Er selbst, der Datenschutzbeauftragte der Europäischen Union, hat insofern keine eigenen Zuständigkeiten, sondern wird allenfalls bei der Kommission anregen können, in dieser Sache tätig zu werden. Die Kommission würde sich, wie bei jedem Vertragsverletzungsverfahren, zunächst einmal an die Bundesrepublik Deutschland wenden müssen, gegen die sich ein etwaiges Vertragsverletzungsverfahren auch richten würde.
Wir sind nach meinem Empfinden - das sage ich jetzt in meiner Funktion als Europaminister - weit davon entfernt. Es ist noch einmal ein Weckruf von der europäischen Ebene. Auch der Ministerpräsident hatte vor geraumer Zeit schon einmal auf diese denkbaren Zusammenhänge hingewiesen. Denn wir bewegen uns ja auf der Grundlage der europäischen Richtlinien, die in Deutschland so transformiert worden sind, dass sie hier unmittelbar gelten.
Viel mehr kann ich jetzt aus der Sicht der Landesregierung nicht dazu sagen. Ich habe das volle Vertrauen in den Landtag von Sachsen-Anhalt, dass diese Frage geklärt werden wird.
(Zustimmung bei der CDU)
Henriette Quade (DIE LINKE):
Herr Minister, nun gehe ich davon aus, dass die Landesregierung ein großes Interesse daran hat, dass die Stelle des Datenschutzbeauftragten besetzt wird,
(Guido Kosmehl, FDP: Nicht nur die Landesregierung, wir alle!)
und dass sie in einem regelmäßigen Kontakt mit den regierungstragenden Fraktionen steht, die die Nichtwahl bisher immer wieder herbeigeführt haben.
(Zurufe von Guido Kosmehl, FDP, und von der CDU)
Insofern würde ich Sie bitten, erstens noch einmal die Folgen eines möglichen Vertragsverletzungsverfahrens und zweitens den Zeitplan der Landesregierung zur Besetzung der Stelle des Datenschutzbeauftragten darzustellen.

########################################

● Übungsaufgaben
A - An wen müsste sich die Kommission laut dem Textauszug bei einem Vertragsverletzungsverfahren zunächst wenden?
B - Ändern Sie die Passage des Textauszugs, die mit „Insofern würde ich“ beginnt und sich bis „des Datenschutzbeauftragten darzustellen.“ erstreckt. Schreiben Sie sie erneut nieder und setzen Sie dabei „Fahrplan“ an die Stelle von „Zeitplan“.

● Einträge zu räumlichen Fragen
########################################

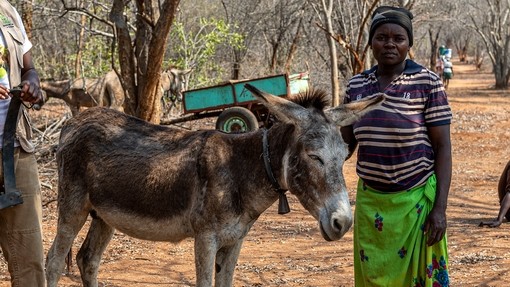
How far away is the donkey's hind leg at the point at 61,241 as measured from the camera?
4.77 meters

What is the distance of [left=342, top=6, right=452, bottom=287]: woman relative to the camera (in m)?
3.39

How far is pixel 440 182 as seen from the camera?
340 centimetres

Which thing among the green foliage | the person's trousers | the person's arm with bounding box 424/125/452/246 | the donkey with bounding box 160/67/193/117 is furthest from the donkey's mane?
the donkey with bounding box 160/67/193/117

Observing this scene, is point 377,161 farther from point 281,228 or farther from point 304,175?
point 281,228

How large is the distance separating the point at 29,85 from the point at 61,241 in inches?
63.4

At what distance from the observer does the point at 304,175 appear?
3.60m

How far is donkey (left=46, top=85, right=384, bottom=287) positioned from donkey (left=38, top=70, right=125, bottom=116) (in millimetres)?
11183

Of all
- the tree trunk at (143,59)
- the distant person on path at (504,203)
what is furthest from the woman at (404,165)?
the distant person on path at (504,203)

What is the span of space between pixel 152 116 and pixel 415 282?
503cm

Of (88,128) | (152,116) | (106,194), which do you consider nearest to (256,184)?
(106,194)

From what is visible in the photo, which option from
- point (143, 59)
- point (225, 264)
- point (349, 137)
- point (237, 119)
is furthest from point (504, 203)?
point (237, 119)

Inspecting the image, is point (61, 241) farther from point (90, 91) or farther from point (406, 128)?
point (90, 91)

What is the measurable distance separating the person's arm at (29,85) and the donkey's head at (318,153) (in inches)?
38.3

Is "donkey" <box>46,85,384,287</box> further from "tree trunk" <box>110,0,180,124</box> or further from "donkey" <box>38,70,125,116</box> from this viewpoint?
"donkey" <box>38,70,125,116</box>
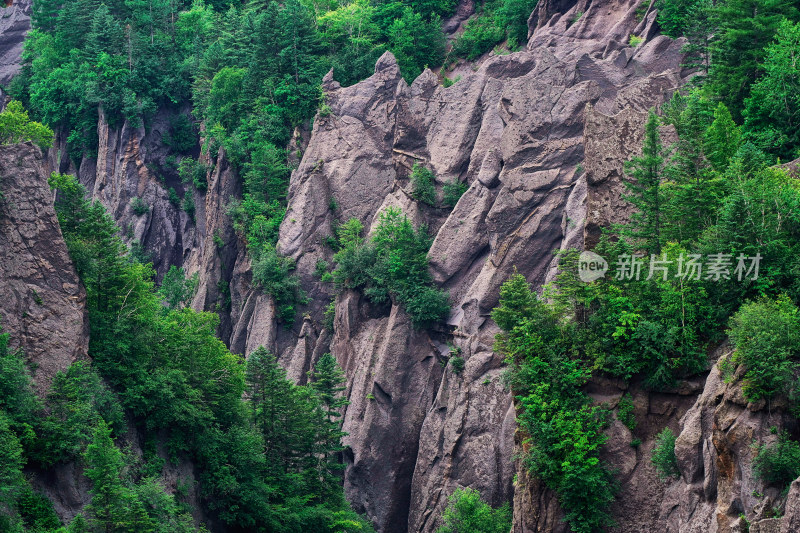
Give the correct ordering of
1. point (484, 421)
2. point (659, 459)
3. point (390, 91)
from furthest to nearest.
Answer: point (390, 91)
point (484, 421)
point (659, 459)

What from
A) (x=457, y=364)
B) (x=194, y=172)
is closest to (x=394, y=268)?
(x=457, y=364)

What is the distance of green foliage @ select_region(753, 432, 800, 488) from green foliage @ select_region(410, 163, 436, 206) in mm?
33757

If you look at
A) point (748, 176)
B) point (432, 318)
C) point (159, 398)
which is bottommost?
point (159, 398)

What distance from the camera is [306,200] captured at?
67250 millimetres

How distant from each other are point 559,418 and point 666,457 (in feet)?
15.8

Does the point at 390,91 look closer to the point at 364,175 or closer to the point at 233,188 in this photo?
the point at 364,175

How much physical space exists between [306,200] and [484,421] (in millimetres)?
21703

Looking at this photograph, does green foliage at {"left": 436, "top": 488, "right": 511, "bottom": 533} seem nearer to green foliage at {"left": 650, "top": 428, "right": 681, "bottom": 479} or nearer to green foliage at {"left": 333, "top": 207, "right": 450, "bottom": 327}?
green foliage at {"left": 650, "top": 428, "right": 681, "bottom": 479}

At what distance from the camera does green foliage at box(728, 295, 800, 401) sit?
3253 cm

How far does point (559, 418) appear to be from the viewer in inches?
1571

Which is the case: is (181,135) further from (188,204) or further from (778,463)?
(778,463)

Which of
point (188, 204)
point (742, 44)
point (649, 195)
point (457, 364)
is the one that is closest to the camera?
point (649, 195)

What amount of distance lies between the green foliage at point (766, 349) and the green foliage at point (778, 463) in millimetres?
1936

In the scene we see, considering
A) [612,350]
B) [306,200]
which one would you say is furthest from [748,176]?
[306,200]
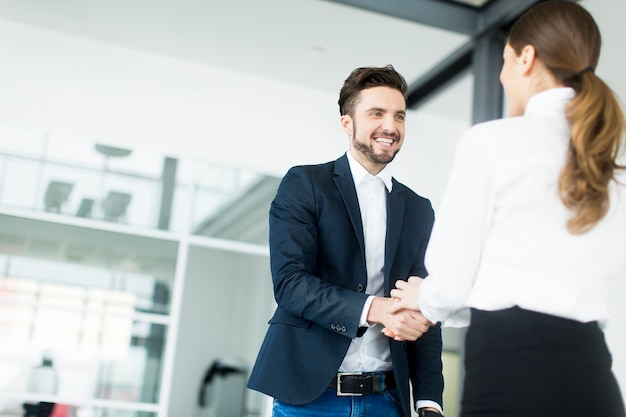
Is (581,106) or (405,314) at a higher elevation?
(581,106)

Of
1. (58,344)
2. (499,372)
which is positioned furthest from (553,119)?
(58,344)

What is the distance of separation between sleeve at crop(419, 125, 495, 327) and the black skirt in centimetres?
11

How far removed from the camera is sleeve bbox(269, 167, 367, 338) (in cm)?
181

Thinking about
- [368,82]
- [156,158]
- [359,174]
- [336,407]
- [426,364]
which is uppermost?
[156,158]

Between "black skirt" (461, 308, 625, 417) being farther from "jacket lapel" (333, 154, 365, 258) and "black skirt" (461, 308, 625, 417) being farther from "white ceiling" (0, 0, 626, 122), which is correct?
"white ceiling" (0, 0, 626, 122)

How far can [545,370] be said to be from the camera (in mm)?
1247

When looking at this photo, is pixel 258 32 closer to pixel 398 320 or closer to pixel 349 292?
pixel 349 292

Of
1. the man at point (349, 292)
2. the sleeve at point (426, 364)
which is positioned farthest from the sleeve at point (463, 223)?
the sleeve at point (426, 364)

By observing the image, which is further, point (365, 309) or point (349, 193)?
point (349, 193)

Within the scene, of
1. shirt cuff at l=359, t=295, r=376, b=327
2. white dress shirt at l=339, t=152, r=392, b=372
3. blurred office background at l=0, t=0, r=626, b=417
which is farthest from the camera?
blurred office background at l=0, t=0, r=626, b=417

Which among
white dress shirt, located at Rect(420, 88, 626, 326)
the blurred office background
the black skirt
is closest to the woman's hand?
white dress shirt, located at Rect(420, 88, 626, 326)

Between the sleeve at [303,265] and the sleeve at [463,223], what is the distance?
1.44ft

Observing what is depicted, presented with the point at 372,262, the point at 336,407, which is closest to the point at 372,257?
the point at 372,262

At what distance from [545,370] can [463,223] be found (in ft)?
0.94
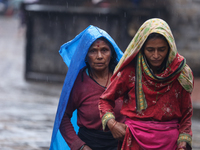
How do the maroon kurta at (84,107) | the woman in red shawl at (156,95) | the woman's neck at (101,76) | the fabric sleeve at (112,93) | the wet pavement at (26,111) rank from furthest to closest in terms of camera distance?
the wet pavement at (26,111), the woman's neck at (101,76), the maroon kurta at (84,107), the fabric sleeve at (112,93), the woman in red shawl at (156,95)

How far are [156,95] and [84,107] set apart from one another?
27.9 inches

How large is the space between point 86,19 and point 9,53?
7.33 m

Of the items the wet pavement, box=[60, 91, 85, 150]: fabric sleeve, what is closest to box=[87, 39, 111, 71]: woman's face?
box=[60, 91, 85, 150]: fabric sleeve

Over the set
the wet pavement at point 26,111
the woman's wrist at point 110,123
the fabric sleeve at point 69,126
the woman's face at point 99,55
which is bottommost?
the wet pavement at point 26,111

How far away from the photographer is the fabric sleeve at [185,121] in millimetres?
2523

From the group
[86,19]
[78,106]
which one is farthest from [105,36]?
[86,19]

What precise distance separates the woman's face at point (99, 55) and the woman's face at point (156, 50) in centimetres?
61

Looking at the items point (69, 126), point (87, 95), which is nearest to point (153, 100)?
point (87, 95)

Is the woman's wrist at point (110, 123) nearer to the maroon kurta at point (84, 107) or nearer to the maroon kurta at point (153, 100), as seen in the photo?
the maroon kurta at point (153, 100)

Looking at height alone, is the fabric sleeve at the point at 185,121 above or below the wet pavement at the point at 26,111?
above

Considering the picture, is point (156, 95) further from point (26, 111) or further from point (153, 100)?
point (26, 111)

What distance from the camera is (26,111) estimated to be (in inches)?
301

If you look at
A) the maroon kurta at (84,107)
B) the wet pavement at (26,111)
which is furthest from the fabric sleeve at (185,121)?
the wet pavement at (26,111)

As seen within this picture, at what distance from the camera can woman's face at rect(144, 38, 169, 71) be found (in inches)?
98.0
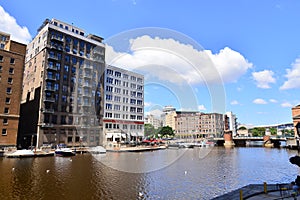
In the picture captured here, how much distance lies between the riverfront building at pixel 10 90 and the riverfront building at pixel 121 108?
3188cm

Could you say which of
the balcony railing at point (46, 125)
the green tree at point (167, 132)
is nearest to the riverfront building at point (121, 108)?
the balcony railing at point (46, 125)

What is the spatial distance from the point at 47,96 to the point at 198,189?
210 feet

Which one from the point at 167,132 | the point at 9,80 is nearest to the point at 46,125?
the point at 9,80

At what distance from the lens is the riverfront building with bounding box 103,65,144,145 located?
8931 cm

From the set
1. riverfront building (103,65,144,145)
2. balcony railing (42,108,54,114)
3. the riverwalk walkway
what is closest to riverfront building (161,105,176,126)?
riverfront building (103,65,144,145)

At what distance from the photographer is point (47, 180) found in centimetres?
2647

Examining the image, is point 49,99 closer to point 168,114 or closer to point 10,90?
point 10,90

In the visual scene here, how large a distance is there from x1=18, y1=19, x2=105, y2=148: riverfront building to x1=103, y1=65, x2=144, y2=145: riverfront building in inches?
172

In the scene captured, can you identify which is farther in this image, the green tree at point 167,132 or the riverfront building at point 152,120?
the green tree at point 167,132

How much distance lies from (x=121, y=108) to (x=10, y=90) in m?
44.5

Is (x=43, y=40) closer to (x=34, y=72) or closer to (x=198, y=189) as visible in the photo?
(x=34, y=72)

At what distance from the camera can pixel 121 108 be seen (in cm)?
9550

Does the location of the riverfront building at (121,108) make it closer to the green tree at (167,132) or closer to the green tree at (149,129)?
the green tree at (149,129)

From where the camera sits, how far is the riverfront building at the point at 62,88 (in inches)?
2852
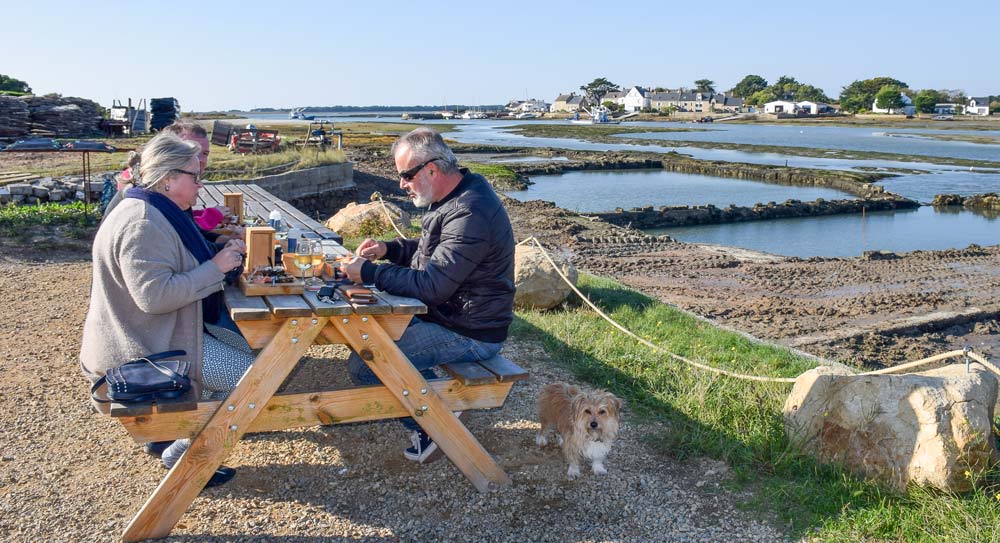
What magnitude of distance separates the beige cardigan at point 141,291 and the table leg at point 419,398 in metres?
0.63

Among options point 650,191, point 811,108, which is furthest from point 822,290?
point 811,108

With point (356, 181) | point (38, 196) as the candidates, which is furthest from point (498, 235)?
point (356, 181)

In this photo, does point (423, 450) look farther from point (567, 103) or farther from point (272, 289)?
point (567, 103)

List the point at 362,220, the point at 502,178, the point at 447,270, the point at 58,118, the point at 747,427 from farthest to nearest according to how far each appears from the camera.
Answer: the point at 502,178
the point at 58,118
the point at 362,220
the point at 747,427
the point at 447,270

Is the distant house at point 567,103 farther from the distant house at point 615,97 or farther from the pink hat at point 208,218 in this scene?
the pink hat at point 208,218

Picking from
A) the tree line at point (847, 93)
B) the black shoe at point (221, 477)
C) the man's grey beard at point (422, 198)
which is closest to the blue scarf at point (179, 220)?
the black shoe at point (221, 477)

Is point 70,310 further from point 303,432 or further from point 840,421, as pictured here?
point 840,421

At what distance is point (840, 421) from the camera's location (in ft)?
13.6

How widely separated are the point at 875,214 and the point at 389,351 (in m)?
30.0

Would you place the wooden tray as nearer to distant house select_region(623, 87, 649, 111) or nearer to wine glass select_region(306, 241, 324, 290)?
wine glass select_region(306, 241, 324, 290)

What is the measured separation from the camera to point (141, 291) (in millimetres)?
3301

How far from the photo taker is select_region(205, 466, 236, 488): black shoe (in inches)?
153

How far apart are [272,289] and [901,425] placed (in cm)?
299

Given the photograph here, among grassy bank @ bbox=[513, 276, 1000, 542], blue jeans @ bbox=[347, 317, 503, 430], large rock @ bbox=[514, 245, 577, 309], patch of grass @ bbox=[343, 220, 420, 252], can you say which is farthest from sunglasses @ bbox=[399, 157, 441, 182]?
patch of grass @ bbox=[343, 220, 420, 252]
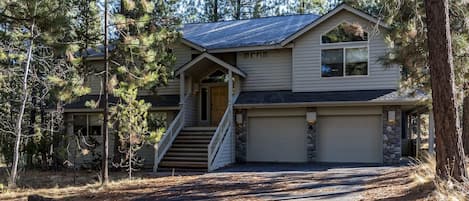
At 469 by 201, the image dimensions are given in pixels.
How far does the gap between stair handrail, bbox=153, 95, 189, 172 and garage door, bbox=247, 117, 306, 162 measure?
269 centimetres

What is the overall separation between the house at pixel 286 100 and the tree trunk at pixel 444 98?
6.73m

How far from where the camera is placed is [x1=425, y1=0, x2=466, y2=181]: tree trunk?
8445 mm

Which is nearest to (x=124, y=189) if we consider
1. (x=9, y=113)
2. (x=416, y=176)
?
(x=416, y=176)

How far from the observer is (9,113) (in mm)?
23656

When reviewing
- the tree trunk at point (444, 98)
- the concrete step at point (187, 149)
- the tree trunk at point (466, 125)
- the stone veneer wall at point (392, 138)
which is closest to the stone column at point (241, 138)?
the concrete step at point (187, 149)

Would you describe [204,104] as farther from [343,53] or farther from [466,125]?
[466,125]

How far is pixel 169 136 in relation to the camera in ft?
56.9

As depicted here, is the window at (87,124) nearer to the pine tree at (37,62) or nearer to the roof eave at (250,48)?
the pine tree at (37,62)

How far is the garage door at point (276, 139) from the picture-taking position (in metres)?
18.1

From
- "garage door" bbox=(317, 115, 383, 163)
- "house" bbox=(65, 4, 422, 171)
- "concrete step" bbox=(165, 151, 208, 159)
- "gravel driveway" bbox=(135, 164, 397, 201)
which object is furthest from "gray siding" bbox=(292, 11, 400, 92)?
"concrete step" bbox=(165, 151, 208, 159)

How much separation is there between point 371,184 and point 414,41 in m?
3.79

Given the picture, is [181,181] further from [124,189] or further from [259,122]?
[259,122]

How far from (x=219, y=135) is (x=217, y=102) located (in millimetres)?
3120

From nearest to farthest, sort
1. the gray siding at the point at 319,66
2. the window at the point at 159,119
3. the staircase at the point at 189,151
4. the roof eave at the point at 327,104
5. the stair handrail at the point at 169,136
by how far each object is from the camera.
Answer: the roof eave at the point at 327,104 → the staircase at the point at 189,151 → the stair handrail at the point at 169,136 → the gray siding at the point at 319,66 → the window at the point at 159,119
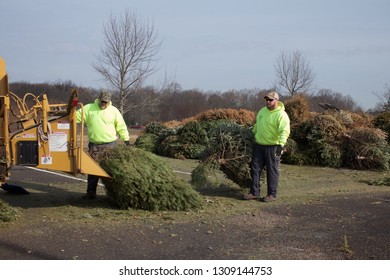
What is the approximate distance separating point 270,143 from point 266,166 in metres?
0.45

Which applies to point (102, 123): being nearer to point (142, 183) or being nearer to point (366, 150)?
point (142, 183)

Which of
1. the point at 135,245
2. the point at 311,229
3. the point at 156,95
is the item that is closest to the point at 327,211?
the point at 311,229

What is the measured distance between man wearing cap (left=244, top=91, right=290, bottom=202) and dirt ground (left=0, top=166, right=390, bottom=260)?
1.23 feet

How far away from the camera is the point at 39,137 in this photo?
6.61 meters

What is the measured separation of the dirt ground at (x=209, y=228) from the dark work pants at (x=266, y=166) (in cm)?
37

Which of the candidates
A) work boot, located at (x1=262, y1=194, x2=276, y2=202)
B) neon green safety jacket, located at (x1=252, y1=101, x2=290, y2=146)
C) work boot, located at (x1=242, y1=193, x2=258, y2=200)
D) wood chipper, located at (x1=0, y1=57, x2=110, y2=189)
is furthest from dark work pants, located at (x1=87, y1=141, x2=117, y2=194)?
work boot, located at (x1=262, y1=194, x2=276, y2=202)

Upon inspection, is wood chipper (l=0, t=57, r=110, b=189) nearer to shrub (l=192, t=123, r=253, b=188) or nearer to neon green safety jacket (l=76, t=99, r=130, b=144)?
neon green safety jacket (l=76, t=99, r=130, b=144)

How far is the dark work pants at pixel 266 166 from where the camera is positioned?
8.69 m

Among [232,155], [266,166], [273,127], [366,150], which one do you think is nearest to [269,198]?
[266,166]

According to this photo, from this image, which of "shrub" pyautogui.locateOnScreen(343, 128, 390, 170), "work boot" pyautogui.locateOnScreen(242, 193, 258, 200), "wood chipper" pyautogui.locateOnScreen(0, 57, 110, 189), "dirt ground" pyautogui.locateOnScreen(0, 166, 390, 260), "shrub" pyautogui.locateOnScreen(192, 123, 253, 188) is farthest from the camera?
"shrub" pyautogui.locateOnScreen(343, 128, 390, 170)

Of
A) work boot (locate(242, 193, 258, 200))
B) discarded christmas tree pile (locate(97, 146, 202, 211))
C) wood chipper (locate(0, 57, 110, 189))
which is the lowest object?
work boot (locate(242, 193, 258, 200))

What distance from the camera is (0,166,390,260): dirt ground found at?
213 inches
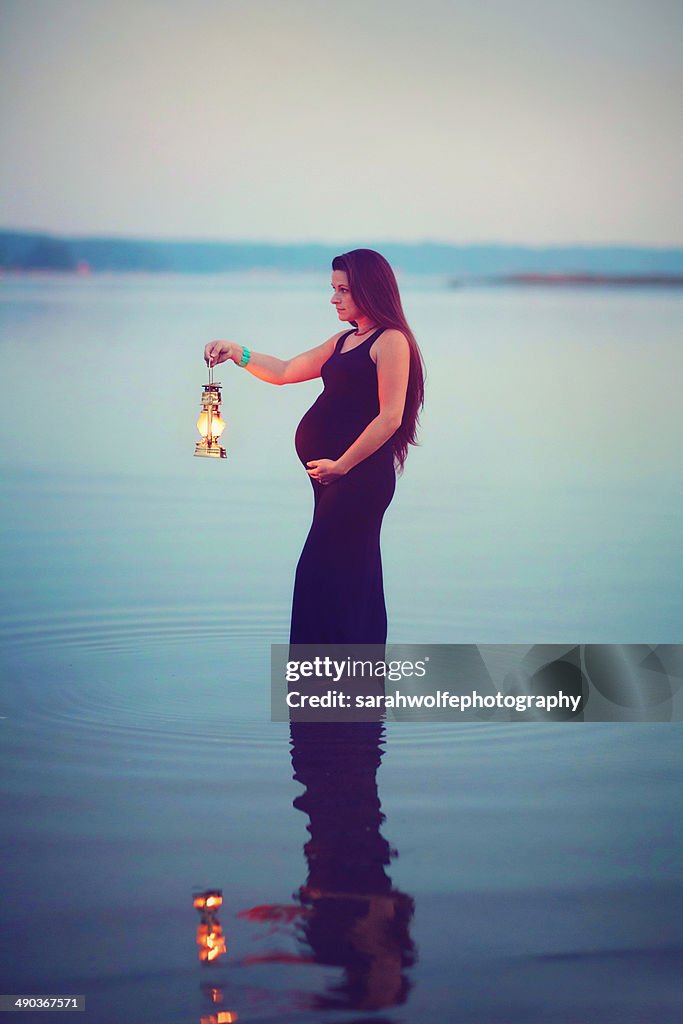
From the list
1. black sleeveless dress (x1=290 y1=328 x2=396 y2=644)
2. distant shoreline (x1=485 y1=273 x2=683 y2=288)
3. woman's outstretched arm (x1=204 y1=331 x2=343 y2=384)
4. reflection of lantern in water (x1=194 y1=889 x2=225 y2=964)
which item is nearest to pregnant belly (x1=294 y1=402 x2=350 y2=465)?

########################################

● Lösungen
A - An die Bundesrepublik Deutschland.

B -
Insofern würde ich Sie bitten, erstens noch einmal die Folgen eines möglichen Vertragsverletzungsverfahrens und zweitens den Fahrplan der Landesregierung zur Besetzung der Stelle des Datenschutzbeauftragten darzustellen.